The career of Big Data World Frankfurt speaker Bruno Kramm has spanned gaming, music and politics. Ahead of his appearance at Messe Frankfurt on November 14, Techerati spoke to Bruno about his new organisation Digitalgrid, which focuses on the cultural and social effects of machine learning, artificial intelligence, and the comprehensive automation and digitisation of our society.
Do you remember your first encounter with AI?
My first contact with AI was in my childhood – very romantically, I have to admit, in the form of science fiction authors like Stanislaw Lem or Isaac Asimov’s “Three Laws of Robotics” and not to forget the immense impression HAL 9000 gave to me in 2001 Space Odyssey.
My first computer was a Commodore Pet 3016 which my father – a renowned professor for mathematics – brought home from university when I was 13. He was deeply engaged in games theory and chaos theory, which had a significant impact on the early AI research, and he conveyed that to me rather spectacularly. Then I attended his whole lecture series on chaos theory and its influence on games theory.

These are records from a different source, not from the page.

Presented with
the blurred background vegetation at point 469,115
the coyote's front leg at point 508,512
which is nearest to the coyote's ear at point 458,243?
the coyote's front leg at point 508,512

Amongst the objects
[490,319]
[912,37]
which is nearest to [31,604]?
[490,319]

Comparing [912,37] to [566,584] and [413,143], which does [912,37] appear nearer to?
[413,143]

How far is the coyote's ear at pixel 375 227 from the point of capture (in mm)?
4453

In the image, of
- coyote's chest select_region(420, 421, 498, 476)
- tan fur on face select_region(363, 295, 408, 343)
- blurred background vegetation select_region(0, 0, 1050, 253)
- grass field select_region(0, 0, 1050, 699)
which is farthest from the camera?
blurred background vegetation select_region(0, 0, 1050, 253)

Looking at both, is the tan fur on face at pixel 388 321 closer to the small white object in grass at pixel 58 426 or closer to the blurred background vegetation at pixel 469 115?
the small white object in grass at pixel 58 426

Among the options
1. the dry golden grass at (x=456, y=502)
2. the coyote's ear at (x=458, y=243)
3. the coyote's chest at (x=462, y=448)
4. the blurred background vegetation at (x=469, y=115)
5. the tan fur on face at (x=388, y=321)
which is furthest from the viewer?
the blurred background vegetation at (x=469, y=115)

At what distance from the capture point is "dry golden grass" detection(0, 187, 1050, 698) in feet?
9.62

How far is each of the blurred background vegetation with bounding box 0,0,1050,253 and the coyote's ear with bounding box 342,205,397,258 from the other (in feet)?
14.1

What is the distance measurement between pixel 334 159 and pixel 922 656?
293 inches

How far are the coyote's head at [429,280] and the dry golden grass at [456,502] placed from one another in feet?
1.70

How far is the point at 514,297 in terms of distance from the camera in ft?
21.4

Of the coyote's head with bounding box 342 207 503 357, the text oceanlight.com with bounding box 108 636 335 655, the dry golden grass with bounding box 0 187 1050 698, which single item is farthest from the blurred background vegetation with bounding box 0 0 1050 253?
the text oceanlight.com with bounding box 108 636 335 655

But as an artist who specialises in electronic music I was intrigued early on by Google’s TensorFlow technology and the interesting possibilities artificial intelligence creates for music composition and sound synthesis forms (as for example NSynth algorithms).
What are the biggest challenges AI brings to the table for the economy and society?
In this regard, the economy and society are often diametrically opposed. AI should be a common good per se because especially machine learning is a basic prerequisite of AI. It is dependent on our data to master a learning process defined by us humans successfully according to our ethical understanding.
But more often than not the economy evaluates the proprietary possession of data and knowledge with the traditional paradigm of productive producing — products are made of raw material. This not only contradicts to the elementary transparency and traceability but also the copyrights of data and the desire for protection of privacy. Especially in Europe, GDPR has defined some new thresholds.
Furthermore, in the hands of a few economic organisations AI may lead to misuse. Control requires transparency and the allocation onto a broad basis of economical players from middle market to large industry. The self-commitment via responsible AI practices like at Google or the merging into ethical self-control committees like at Amazon, Google, IBM Microsoft and Apple are a start.
Civil society has too often associated images of fear with AI, which stem far more from Hollywood dystopias then from startup labs. But the industry also needs the acceptance of society which can only be achieved by knowledge, in order to apply the new AI-based technologies in the interest of the whole of mankind. Besides the ethical aspects, it is also about mitigating future social tensions caused by blazing fast automation.